Kel’s Top 10 Outbound Fundraising Tips
I spent over 15 years (& 10,000 hours!) making fundraising phone calls. Here are the top 10 things I learned:
ABC (Always Be Candid)
Curiosity is Key
Maintain Your Role as “Host” of the Call
Acknowledge the current “Given Circumstances”
People love specificity (numbers!)
Never Comment on the Cost
Hold for the Silence
Decision Fatigue is Real
Embrace Inclusive Language
Address the Potential Donor By Name
1. ABC (Always Be Candid):
I’m sure you’ve heard the old adage of “Always Be Closing.” While I think this is obvious, it also rings as insincere and even a little icky. Instead, I encourage you to always be candid (open, honest, vulnerable) on these calls.
I’ve found that honesty is the best tool toward establishing both a rapport and a trust on these calls.
Also, in case the potential donor doesn’t want to chat, always be ready to “cut to the chase” and to be straightforward about your objectives on this call.
2. Curiosity is Key:
This is especially true in the first 15 seconds. The more genuinely curious you are about the potential donor--who they are, what their experiences with our organization have been like, what’s most important to them, etc... the easier, quicker, and more natural the bond between you will be.
3. Maintain Your Role as “Host” of the Call:
You need to always be front-footed, thinking about how to manage the call, as opposed to giving up control to the person on the other line. If this isn’t a good moment for them to talk to you, offer up another time that you know you can call them back (as opposed to an open-ended, “When would be a good time to call you back?”).
This also applies for “The Ask”: always be ‘front-footed’ and offer a number amount (it can be difficult to ask the audience member for a higher amount, if they beat you to the punch and throw out a number first).
4. Acknowledge the current “Given Circumstances”:
This should start with sharing the “given circumstances'“ of your current fundraising campaign.

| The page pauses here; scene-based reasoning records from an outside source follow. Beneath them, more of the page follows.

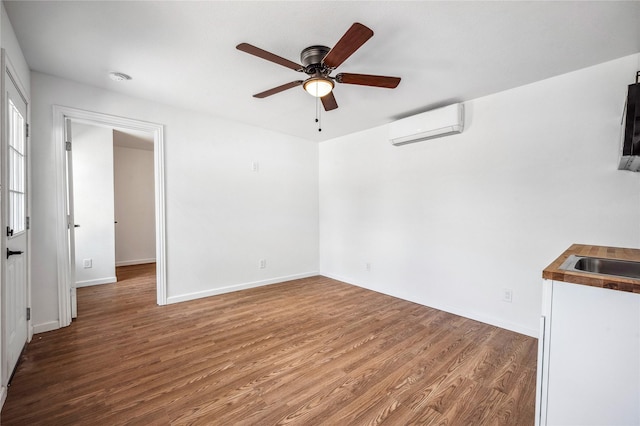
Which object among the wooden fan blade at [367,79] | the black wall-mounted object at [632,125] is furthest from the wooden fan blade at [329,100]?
the black wall-mounted object at [632,125]

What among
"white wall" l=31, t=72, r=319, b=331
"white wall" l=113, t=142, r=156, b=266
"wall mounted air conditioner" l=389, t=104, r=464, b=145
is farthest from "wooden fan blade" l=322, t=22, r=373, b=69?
"white wall" l=113, t=142, r=156, b=266

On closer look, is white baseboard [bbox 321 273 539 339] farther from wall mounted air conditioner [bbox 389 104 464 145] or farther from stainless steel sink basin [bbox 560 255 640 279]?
wall mounted air conditioner [bbox 389 104 464 145]

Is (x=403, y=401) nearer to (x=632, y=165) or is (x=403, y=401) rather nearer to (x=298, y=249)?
(x=632, y=165)

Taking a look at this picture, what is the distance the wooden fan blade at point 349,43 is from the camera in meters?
1.46

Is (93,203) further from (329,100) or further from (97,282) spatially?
(329,100)

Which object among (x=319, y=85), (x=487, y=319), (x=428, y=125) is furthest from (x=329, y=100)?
(x=487, y=319)

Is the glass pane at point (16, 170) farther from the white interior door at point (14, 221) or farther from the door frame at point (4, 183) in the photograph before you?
the door frame at point (4, 183)

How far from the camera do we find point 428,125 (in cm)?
313

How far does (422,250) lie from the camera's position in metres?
3.39

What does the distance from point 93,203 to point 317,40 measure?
4.43m

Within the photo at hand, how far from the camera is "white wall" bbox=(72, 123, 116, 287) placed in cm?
421

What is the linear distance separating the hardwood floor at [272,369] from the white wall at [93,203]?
4.21ft

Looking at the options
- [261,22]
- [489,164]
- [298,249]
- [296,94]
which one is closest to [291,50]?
[261,22]

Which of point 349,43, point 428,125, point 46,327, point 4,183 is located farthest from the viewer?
point 428,125
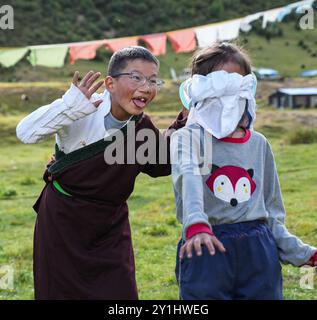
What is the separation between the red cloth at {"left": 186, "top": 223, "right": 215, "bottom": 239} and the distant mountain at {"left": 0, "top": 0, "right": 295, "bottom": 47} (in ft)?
124

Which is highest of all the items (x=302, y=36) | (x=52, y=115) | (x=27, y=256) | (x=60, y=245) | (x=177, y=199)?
(x=302, y=36)

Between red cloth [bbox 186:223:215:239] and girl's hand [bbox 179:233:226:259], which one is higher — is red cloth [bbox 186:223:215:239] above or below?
above

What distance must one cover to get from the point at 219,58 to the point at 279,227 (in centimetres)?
68

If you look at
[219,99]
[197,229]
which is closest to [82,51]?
[219,99]

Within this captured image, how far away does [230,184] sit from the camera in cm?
281

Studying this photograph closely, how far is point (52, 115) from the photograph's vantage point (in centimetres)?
326

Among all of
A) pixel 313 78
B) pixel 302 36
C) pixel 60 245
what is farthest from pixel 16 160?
pixel 302 36

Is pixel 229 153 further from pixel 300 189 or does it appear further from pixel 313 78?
pixel 313 78

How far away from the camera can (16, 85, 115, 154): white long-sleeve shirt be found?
10.7 feet

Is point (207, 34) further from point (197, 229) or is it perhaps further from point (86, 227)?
point (197, 229)

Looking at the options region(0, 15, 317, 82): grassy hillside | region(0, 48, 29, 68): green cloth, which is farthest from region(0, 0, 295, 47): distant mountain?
region(0, 48, 29, 68): green cloth

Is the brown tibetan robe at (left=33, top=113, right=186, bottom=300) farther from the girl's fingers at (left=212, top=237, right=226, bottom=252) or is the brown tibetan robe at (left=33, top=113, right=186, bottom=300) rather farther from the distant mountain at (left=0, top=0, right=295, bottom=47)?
the distant mountain at (left=0, top=0, right=295, bottom=47)

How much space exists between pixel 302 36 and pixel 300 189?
3066cm

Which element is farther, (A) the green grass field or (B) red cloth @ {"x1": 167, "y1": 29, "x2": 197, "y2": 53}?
(B) red cloth @ {"x1": 167, "y1": 29, "x2": 197, "y2": 53}
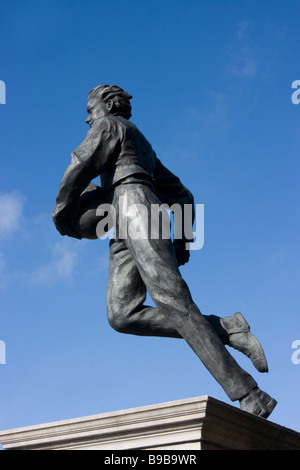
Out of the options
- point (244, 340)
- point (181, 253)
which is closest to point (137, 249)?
point (181, 253)

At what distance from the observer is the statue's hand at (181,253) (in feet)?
22.7

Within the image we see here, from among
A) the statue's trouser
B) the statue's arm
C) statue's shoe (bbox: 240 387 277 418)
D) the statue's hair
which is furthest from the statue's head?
statue's shoe (bbox: 240 387 277 418)

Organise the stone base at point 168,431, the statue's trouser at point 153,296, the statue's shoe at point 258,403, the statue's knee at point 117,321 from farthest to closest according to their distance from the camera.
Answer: the statue's knee at point 117,321
the statue's trouser at point 153,296
the statue's shoe at point 258,403
the stone base at point 168,431

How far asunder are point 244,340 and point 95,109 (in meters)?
2.85

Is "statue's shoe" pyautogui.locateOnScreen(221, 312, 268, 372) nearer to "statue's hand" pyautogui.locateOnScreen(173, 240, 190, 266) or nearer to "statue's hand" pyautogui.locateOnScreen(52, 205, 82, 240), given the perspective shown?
"statue's hand" pyautogui.locateOnScreen(173, 240, 190, 266)

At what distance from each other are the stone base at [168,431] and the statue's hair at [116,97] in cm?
331

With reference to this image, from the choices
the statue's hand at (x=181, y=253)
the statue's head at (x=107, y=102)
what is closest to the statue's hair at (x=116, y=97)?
the statue's head at (x=107, y=102)

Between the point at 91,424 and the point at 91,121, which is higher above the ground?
the point at 91,121

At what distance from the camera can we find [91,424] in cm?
509

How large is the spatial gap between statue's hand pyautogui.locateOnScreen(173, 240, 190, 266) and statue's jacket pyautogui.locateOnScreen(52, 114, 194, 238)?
71 centimetres

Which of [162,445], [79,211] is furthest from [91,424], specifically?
[79,211]

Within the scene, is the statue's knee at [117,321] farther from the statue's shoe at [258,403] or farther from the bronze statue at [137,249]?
the statue's shoe at [258,403]
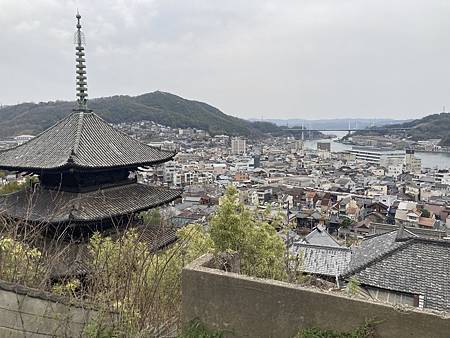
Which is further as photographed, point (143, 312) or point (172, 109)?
point (172, 109)

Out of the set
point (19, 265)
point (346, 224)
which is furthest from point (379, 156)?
point (19, 265)

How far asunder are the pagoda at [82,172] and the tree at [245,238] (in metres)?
3.96

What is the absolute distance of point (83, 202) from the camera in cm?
1108

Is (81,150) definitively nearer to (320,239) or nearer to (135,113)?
(320,239)

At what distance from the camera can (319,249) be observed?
61.2 ft

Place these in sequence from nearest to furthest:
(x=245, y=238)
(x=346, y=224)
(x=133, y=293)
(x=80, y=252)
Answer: (x=133, y=293)
(x=245, y=238)
(x=80, y=252)
(x=346, y=224)

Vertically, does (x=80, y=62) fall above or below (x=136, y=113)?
below

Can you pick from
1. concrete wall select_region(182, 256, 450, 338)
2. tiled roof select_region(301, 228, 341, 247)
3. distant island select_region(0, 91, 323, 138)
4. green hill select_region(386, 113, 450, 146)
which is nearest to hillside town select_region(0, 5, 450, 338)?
concrete wall select_region(182, 256, 450, 338)

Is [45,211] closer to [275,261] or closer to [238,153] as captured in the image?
[275,261]

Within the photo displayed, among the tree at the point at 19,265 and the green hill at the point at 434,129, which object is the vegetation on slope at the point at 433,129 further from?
the tree at the point at 19,265

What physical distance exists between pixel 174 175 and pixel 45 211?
62.8m

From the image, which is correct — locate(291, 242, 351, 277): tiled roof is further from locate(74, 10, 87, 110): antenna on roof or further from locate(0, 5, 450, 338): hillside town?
locate(74, 10, 87, 110): antenna on roof

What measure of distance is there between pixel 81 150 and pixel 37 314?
25.1 feet

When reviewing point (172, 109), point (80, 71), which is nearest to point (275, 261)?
point (80, 71)
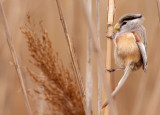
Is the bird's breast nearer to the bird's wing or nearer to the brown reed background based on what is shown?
the bird's wing

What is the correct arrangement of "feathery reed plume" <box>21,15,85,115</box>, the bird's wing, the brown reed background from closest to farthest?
"feathery reed plume" <box>21,15,85,115</box> < the bird's wing < the brown reed background

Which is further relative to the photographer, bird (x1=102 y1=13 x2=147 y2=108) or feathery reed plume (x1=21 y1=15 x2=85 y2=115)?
bird (x1=102 y1=13 x2=147 y2=108)

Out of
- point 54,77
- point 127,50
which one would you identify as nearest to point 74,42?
point 127,50

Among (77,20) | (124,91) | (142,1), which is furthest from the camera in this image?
(124,91)

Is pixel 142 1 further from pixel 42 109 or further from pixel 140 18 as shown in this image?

Include the potential in the event:
Did you just start? are you in the middle? the end? Do you have a Matching Grant? Do you have a goal you’re trying reach this week?
You can also acknowledge anything you & the potential donor are both currently experiencing: the weather, an upcoming holiday, national news, etc.
*If you are “new to making these calls,” I encourage you to share this with the person to whom you are speaking—you can also share along your current state of being “I’m nervous…”; I’m a little uncomfortable…”; “I’m kind of excited…”, “I’m actually starting to feel confident”; etc.
5. People love specificity (numbers!):
Be as specific as possible about the numerical goals you’re trying to reach and how far away we currently are (or how far we have to go).
*Talking about our goals is also connected to “acknowledging given circumstances”!
6. Never Comment on the Cost:
You never want to come across as a salesperson. Because you’re not: you’re an artist, administrator, board member, and/or community member who is making fundraising calls for an organization to which you’re devoted.
So you’re not going to say things like “$1000 is a great deal” or “$500 is a real bargain.” You’re also not going to say “I know it sounds like a lot, but…”.
You have NO IDEA how this person relates to money, so don’t even try to guess.
Simply state the numbers; do what you can to detach from your own emotional relationship to money (easier said than done, I know!).
7. Hold for the Silence:
This is key to “The Ask.”
You’ll lay out what you’d ideally like them to do (donate!) and then wait.
I really mean it: wait as long as is necessary: THEY need to be the ones to break the silence. You are giving them as much space as necessary to think through your ask!
8. Decision Fatigue is Real:
I have the “Arc of the Call” outlined in such a way that you are never directly asking the person on the other line to choose between two options.
Even having two options can cause Decision Fatigue (aka: getting overwhelmed by too many choices; for me, this is choosing a toothpaste in CVS!).
Instead, continue to cater your ask to what may best suit this particular person.
9. Embrace Inclusive Language:
The first personal plural (“we”) is your best friend on these calls.
You love your organization and are committed to growing/strengthening the community surrounding it.
Speaking in phrases such as “We need your help right now,” “We’d love to have you back” are genuine and also extremely effective.
10. Address the Potential Donor By Name:
We all love hearing the sound of our own name.
If you aren’t confident that you are pronouncing their name correctly, please ask them--from a place of respect and genuine intent.
Saying the potential donor’s name it’s a really great reminder to the person whom you’ve called (and to yourself!) that this conversation is as specifically catered to them as possible.